Krishna Veeraraghavan, Corporate Partner at Paul Weiss Rifkind Wharton & Garrison, USA
It starts with contacting your key staff and advisors and assessing the activist and the situation – who the activist is, what their equity or derivatives ownership position is or could be, what their typical behavior is, and what their d likely investment. At this time, it is also important to know where the company is in its calendar of annual meetings and, more specifically, if the deadline for the nomination of directors has recently passed or is fast approaching. An activist’s most important tool is being able to nominate directors and conduct a proxy contest at the annual meeting, so an upcoming nomination deadline may signal a more pressing situation when the he company and its advisors can breathe a little easier if the deadline is in the rearview mirror.
The company and external advisory teams should meet immediately to jointly assess the situation. The IR and Corporate Secretary teams will be important in this process as they have frequent contact with investors, know what issues have been raised, and may be able to read between the lines in terms of investor sentiment. What happens next will be determined based on the specifics – there is a wide range of possible next steps. But without a doubt, it is imperative for management to keep the board informed early and often and to follow their directions every step of the way.

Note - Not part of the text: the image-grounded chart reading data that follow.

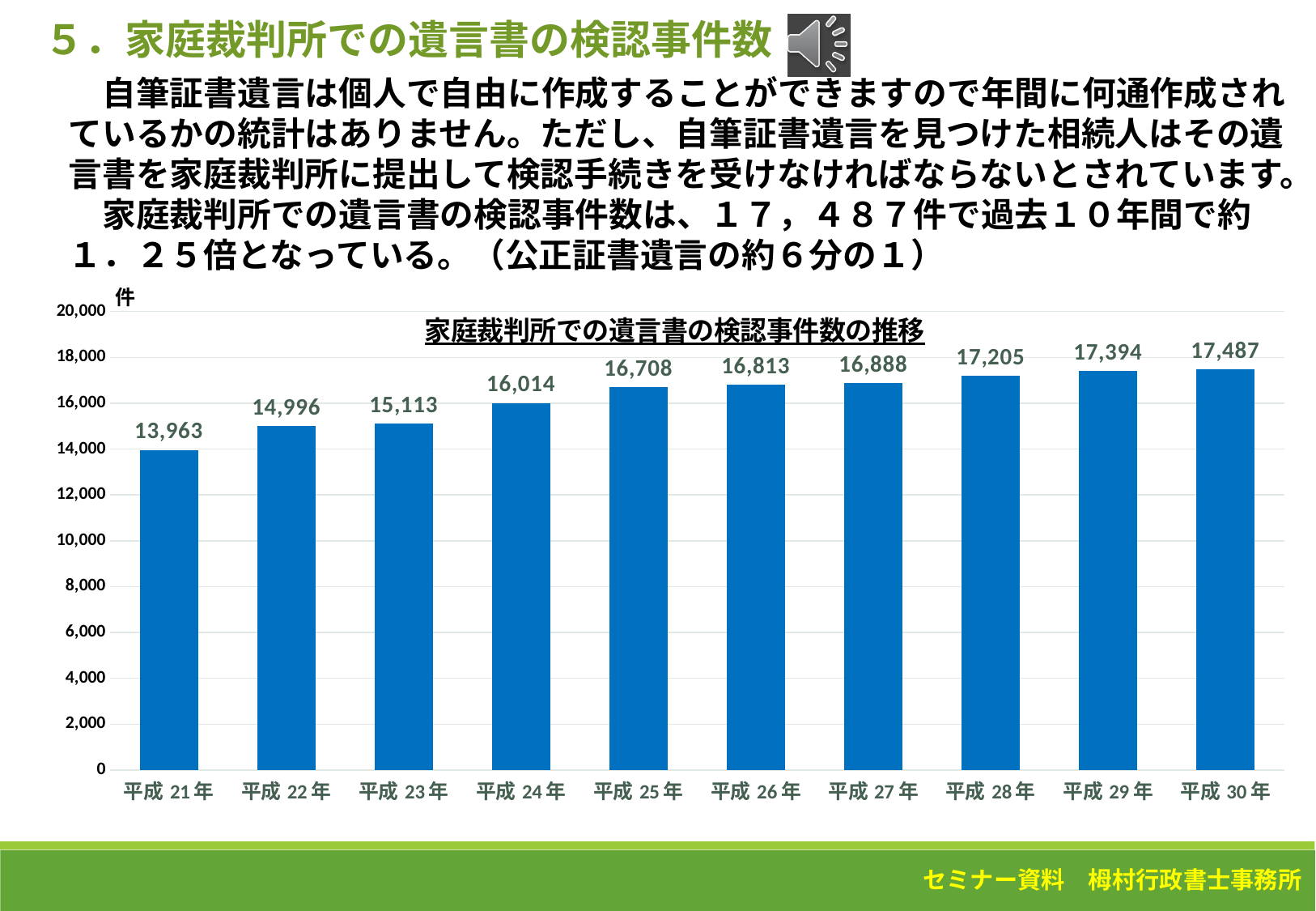
How many years are shown on the x axis? 10 Is the value for 平成 27 年 greater or less than 16,000? greater Which year has the highest value? 平成 30 年 Do the values rise or fall from 平成 21 年 to 平成 30 年? rise Which year has the lowest value? 平成 21 年 What is the difference between the values for 平成 30 年 and 平成 21 年? 3,524 What is the value for 平成 25 年? 16,708 What kind of chart is shown? bar chart What is the value for 平成 30 年? 17,487 What is the value for 平成 21 年? 13,963 Which is larger, the value for 平成 22 年 or the value for 平成 28 年? 平成 28 年 What is the difference between the values for 平成 24 年 and 平成 23 年? 901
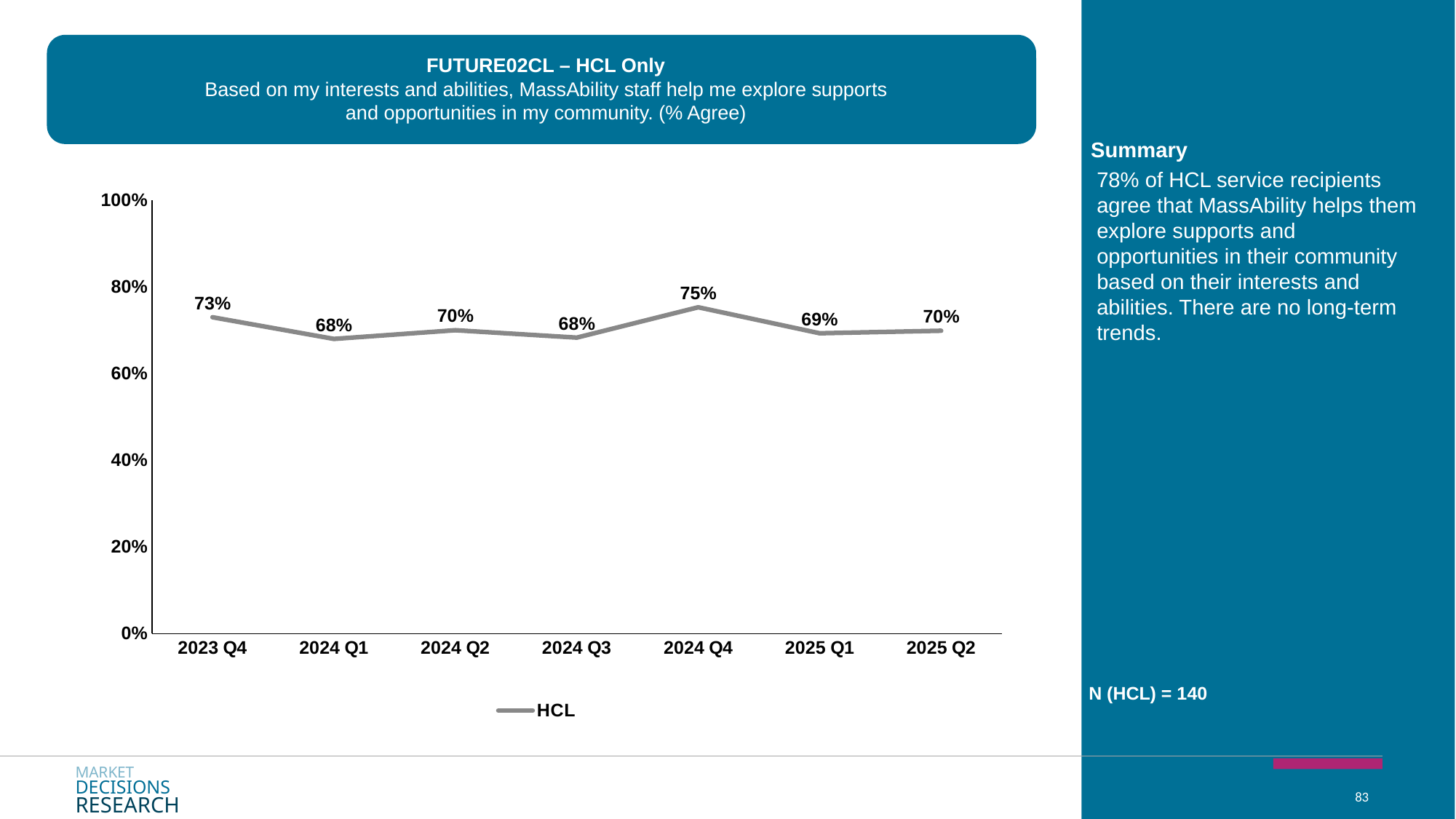
Which is larger, the HCL value for 2023 Q4 or for 2025 Q1? 2023 Q4 What is the value for HCL in 2023 Q4? 73% What kind of chart is shown on the slide? Line chart What is the difference between the HCL values for 2024 Q4 and 2024 Q3? 7% What is the difference between the HCL values for 2023 Q4 and 2024 Q1? 5% Which quarter has the highest value for HCL? 2024 Q4 How many series does the legend list? 1 How many quarters are plotted on the x axis? 7 What is the value for HCL in 2024 Q4? 75% Is the value for HCL in 2024 Q4 greater or less than 60%? greater What is the value for HCL in 2025 Q2? 70% What is the name of the series shown in the legend? HCL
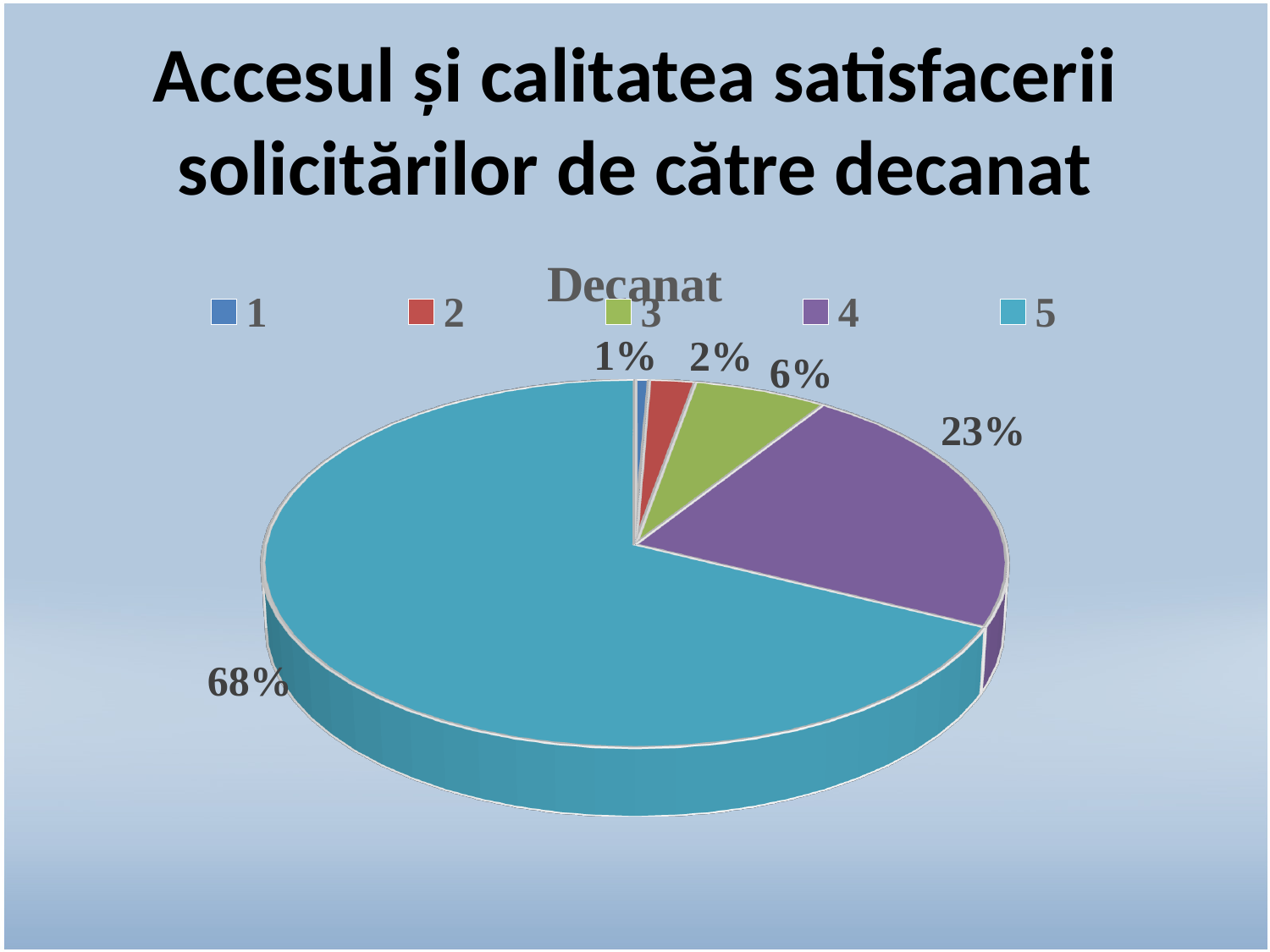
What kind of chart is shown on the slide? pie chart Which category has the largest slice? 5 What share of the pie does category 1 have? 1% What share of the pie does category 3 have? 6% What is the difference between the shares of category 5 and category 4? 45% What share of the pie does category 4 have? 23% Which category has the smallest slice? 1 What is the chart's title? Decanat Which is larger, the share of category 3 or category 2? 3 How many categories does the legend list? 5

Frank Aquila, Partner at Sullivan & Cromwell, USA
Don’t overreact. Summon your team, both insiders and key advisors. Learn all you can about the activist investor and how they are likely to act based on how they have acted in similar situations in the past. Inform your board of directors and ensure that the company speaks with one voice. Recognize that activist investors are well prepared and do thorough research before making a major investment. If the activist investor presents a proposal, listen and be open. Don’t get defensive and give the activist sound clips that they can use against you in a proxy fight.
Most importantly, the corporate message must be clear and well understood by your shareholders, analysts and the financial media. Be sure to communicate the company’s strategy and outlook. Your shareholders need to understand the company’s vision for growth, current and future value drivers, and capital allocation. If the company’s message is credible, consistent and transparent, your shareholders will be more likely to support you in the face of an activist investor campaign.
Tom Matthews, Partner at White & Case, UK
1. Seek to understand the intentions of the activist. Think ‘engage’, not ‘defend’ – at least in the beginning. Do not provide immediate answers to the activist’s proposals: discuss them first with your legal and financial advisers. Ask yourself if a negotiated settlement is more pragmatic than a public battle. If the activist is seeking a board seat, draft an appropriate relationship agreement.
2. Communicate clearly. Consider whether to prepare a public relations campaign and appoint a sufficiently experienced public relations agency. Ensure that all public statements are factually accurate and verified, without defaming the activist. Engage with your other key shareholders. If the activist asks you to broadcast anything to your shareholders, draft appropriate responses.
3. Use all available legal tools. Serve a Section 793 Notice: Depending on the response received, determine if disenfranchisement of the activist is desirable. Carefully review any requisition notice for process or schedule deficiencies. Using the Tender Offer Code and the Listing Rules, challenge shareholders who act together.